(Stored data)
* * * *

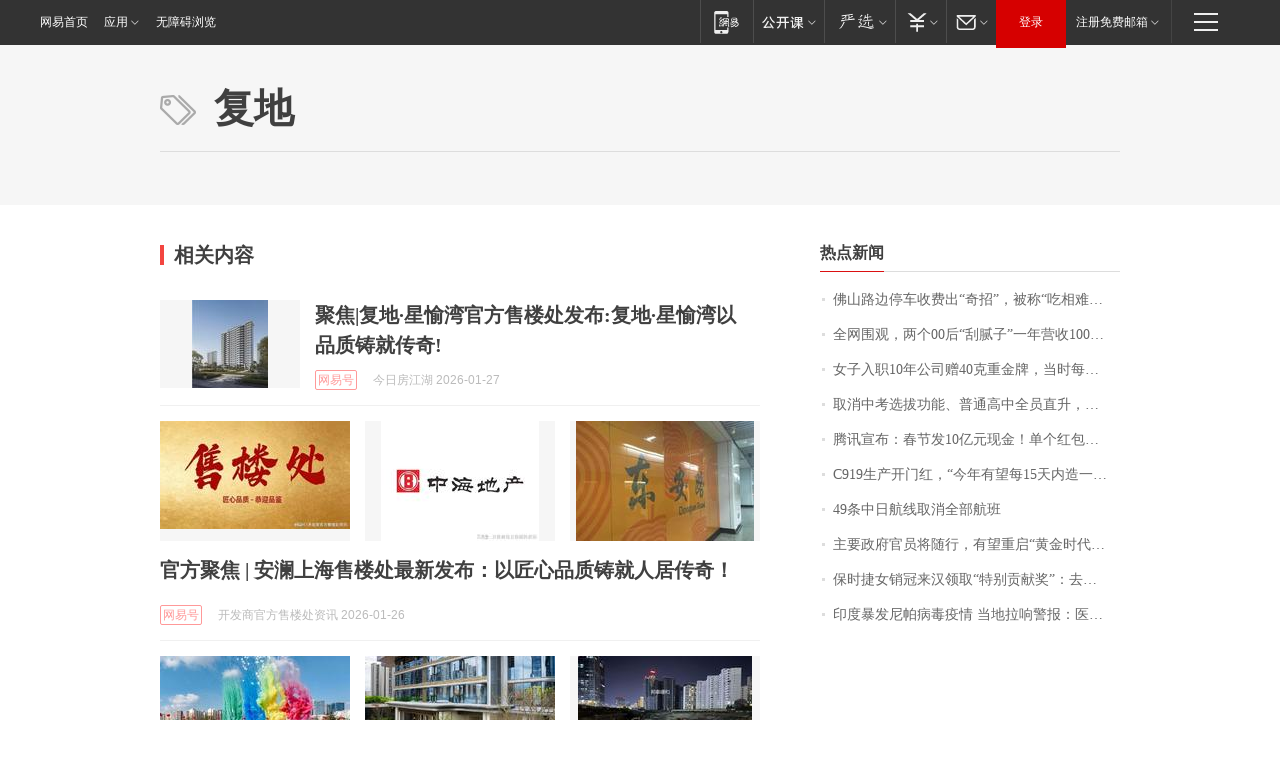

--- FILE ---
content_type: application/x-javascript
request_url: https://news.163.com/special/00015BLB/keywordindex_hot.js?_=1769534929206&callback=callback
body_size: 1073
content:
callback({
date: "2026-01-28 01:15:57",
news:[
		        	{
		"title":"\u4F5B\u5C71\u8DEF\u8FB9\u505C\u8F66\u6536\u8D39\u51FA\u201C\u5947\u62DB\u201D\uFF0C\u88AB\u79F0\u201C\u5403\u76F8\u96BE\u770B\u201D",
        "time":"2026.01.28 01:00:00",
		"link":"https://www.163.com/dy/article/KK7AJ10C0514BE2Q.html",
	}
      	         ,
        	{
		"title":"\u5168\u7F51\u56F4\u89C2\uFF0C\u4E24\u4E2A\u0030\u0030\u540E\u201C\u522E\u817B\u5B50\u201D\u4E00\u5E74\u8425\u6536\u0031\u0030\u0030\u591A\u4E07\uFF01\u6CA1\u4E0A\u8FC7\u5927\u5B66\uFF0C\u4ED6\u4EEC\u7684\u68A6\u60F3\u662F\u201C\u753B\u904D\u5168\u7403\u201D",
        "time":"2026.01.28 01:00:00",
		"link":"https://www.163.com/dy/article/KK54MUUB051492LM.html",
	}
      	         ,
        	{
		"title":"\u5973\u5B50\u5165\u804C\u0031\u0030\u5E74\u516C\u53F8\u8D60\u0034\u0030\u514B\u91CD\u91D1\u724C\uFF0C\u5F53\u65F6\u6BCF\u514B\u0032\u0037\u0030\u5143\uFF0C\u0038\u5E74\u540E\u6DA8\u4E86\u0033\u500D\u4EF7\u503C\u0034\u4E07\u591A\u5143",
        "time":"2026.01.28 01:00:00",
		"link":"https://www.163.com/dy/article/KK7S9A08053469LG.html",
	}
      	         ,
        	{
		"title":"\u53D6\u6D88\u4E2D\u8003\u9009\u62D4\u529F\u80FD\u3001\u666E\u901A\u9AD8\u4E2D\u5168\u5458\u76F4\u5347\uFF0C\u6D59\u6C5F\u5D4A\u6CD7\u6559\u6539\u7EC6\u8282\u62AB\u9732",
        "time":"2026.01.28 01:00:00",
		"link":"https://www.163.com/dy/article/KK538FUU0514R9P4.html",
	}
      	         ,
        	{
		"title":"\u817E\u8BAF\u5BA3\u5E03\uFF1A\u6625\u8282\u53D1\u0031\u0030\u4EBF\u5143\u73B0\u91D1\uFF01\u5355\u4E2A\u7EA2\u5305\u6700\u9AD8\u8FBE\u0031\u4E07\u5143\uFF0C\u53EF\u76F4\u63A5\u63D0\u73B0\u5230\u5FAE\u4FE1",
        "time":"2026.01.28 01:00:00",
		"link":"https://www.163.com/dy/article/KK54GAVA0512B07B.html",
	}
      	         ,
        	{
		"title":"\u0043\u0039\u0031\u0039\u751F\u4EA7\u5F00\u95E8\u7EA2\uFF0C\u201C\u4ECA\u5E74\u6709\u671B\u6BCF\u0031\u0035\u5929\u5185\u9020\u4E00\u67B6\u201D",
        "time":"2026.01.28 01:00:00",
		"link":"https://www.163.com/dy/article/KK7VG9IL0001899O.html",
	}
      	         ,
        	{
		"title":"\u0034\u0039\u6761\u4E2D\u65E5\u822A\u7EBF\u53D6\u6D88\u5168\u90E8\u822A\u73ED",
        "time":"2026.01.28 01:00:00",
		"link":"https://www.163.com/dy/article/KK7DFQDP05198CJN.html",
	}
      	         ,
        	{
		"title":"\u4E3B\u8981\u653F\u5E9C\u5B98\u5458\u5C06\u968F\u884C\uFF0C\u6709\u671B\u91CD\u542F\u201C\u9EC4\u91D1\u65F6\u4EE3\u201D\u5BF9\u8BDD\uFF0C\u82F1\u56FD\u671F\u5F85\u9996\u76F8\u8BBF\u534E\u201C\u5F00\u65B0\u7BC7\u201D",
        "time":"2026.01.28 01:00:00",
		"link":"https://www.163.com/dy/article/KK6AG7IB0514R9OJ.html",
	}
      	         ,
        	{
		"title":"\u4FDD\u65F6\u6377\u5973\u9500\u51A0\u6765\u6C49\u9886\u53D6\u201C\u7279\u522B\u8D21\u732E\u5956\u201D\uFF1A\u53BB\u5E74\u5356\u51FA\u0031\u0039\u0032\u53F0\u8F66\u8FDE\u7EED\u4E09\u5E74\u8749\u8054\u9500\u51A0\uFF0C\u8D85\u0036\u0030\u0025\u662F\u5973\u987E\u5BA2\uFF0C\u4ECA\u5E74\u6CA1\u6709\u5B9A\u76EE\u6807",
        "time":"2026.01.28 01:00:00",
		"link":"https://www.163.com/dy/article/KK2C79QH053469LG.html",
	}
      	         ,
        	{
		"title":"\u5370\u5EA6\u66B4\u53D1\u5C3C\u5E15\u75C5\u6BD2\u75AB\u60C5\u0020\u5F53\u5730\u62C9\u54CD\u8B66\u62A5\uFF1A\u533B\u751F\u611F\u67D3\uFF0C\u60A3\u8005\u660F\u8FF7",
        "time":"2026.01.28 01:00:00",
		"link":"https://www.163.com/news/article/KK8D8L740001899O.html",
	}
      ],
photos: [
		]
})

* * * *

■ **Problem statement**
For this exercise, transcribe the data exactly but without its pictures.

■ **Written reply**
--- FILE ---
content_type: application/x-javascript
request_url: https://news.163.com/special/00015BLB/keywordindex_hot.js?_=1769534929206&callback=callback
body_size: 1073
content:
callback({
date: "2026-01-28 01:15:57",
news:[
		        	{
		"title":"\u4F5B\u5C71\u8DEF\u8FB9\u505C\u8F66\u6536\u8D39\u51FA\u201C\u5947\u62DB\u201D\uFF0C\u88AB\u79F0\u201C\u5403\u76F8\u96BE\u770B\u201D",
        "time":"2026.01.28 01:00:00",
		"link":"https://www.163.com/dy/article/KK7AJ10C0514BE2Q.html",
	}
      	         ,
        	{
		"title":"\u5168\u7F51\u56F4\u89C2\uFF0C\u4E24\u4E2A\u0030\u0030\u540E\u201C\u522E\u817B\u5B50\u201D\u4E00\u5E74\u8425\u6536\u0031\u0030\u0030\u591A\u4E07\uFF01\u6CA1\u4E0A\u8FC7\u5927\u5B66\uFF0C\u4ED6\u4EEC\u7684\u68A6\u60F3\u662F\u201C\u753B\u904D\u5168\u7403\u201D",
        "time":"2026.01.28 01:00:00",
		"link":"https://www.163.com/dy/article/KK54MUUB051492LM.html",
	}
      	         ,
        	{
		"title":"\u5973\u5B50\u5165\u804C\u0031\u0030\u5E74\u516C\u53F8\u8D60\u0034\u0030\u514B\u91CD\u91D1\u724C\uFF0C\u5F53\u65F6\u6BCF\u514B\u0032\u0037\u0030\u5143\uFF0C\u0038\u5E74\u540E\u6DA8\u4E86\u0033\u500D\u4EF7\u503C\u0034\u4E07\u591A\u5143",
        "time":"2026.01.28 01:00:00",
		"link":"https://www.163.com/dy/article/KK7S9A08053469LG.html",
	}
      	         ,
        	{
		"title":"\u53D6\u6D88\u4E2D\u8003\u9009\u62D4\u529F\u80FD\u3001\u666E\u901A\u9AD8\u4E2D\u5168\u5458\u76F4\u5347\uFF0C\u6D59\u6C5F\u5D4A\u6CD7\u6559\u6539\u7EC6\u8282\u62AB\u9732",
        "time":"2026.01.28 01:00:00",
		"link":"https://www.163.com/dy/article/KK538FUU0514R9P4.html",
	}
      	         ,
        	{
		"title":"\u817E\u8BAF\u5BA3\u5E03\uFF1A\u6625\u8282\u53D1\u0031\u0030\u4EBF\u5143\u73B0\u91D1\uFF01\u5355\u4E2A\u7EA2\u5305\u6700\u9AD8\u8FBE\u0031\u4E07\u5143\uFF0C\u53EF\u76F4\u63A5\u63D0\u73B0\u5230\u5FAE\u4FE1",
        "time":"2026.01.28 01:00:00",
		"link":"https://www.163.com/dy/article/KK54GAVA0512B07B.html",
	}
      	         ,
        	{
		"title":"\u0043\u0039\u0031\u0039\u751F\u4EA7\u5F00\u95E8\u7EA2\uFF0C\u201C\u4ECA\u5E74\u6709\u671B\u6BCF\u0031\u0035\u5929\u5185\u9020\u4E00\u67B6\u201D",
        "time":"2026.01.28 01:00:00",
		"link":"https://www.163.com/dy/article/KK7VG9IL0001899O.html",
	}
      	         ,
        	{
		"title":"\u0034\u0039\u6761\u4E2D\u65E5\u822A\u7EBF\u53D6\u6D88\u5168\u90E8\u822A\u73ED",
        "time":"2026.01.28 01:00:00",
		"link":"https://www.163.com/dy/article/KK7DFQDP05198CJN.html",
	}
      	         ,
        	{
		"title":"\u4E3B\u8981\u653F\u5E9C\u5B98\u5458\u5C06\u968F\u884C\uFF0C\u6709\u671B\u91CD\u542F\u201C\u9EC4\u91D1\u65F6\u4EE3\u201D\u5BF9\u8BDD\uFF0C\u82F1\u56FD\u671F\u5F85\u9996\u76F8\u8BBF\u534E\u201C\u5F00\u65B0\u7BC7\u201D",
        "time":"2026.01.28 01:00:00",
		"link":"https://www.163.com/dy/article/KK6AG7IB0514R9OJ.html",
	}
      	         ,
        	{
		"title":"\u4FDD\u65F6\u6377\u5973\u9500\u51A0\u6765\u6C49\u9886\u53D6\u201C\u7279\u522B\u8D21\u732E\u5956\u201D\uFF1A\u53BB\u5E74\u5356\u51FA\u0031\u0039\u0032\u53F0\u8F66\u8FDE\u7EED\u4E09\u5E74\u8749\u8054\u9500\u51A0\uFF0C\u8D85\u0036\u0030\u0025\u662F\u5973\u987E\u5BA2\uFF0C\u4ECA\u5E74\u6CA1\u6709\u5B9A\u76EE\u6807",
        "time":"2026.01.28 01:00:00",
		"link":"https://www.163.com/dy/article/KK2C79QH053469LG.html",
	}
      	         ,
        	{
		"title":"\u5370\u5EA6\u66B4\u53D1\u5C3C\u5E15\u75C5\u6BD2\u75AB\u60C5\u0020\u5F53\u5730\u62C9\u54CD\u8B66\u62A5\uFF1A\u533B\u751F\u611F\u67D3\uFF0C\u60A3\u8005\u660F\u8FF7",
        "time":"2026.01.28 01:00:00",
		"link":"https://www.163.com/news/article/KK8D8L740001899O.html",
	}
      ],
photos: [
		]
})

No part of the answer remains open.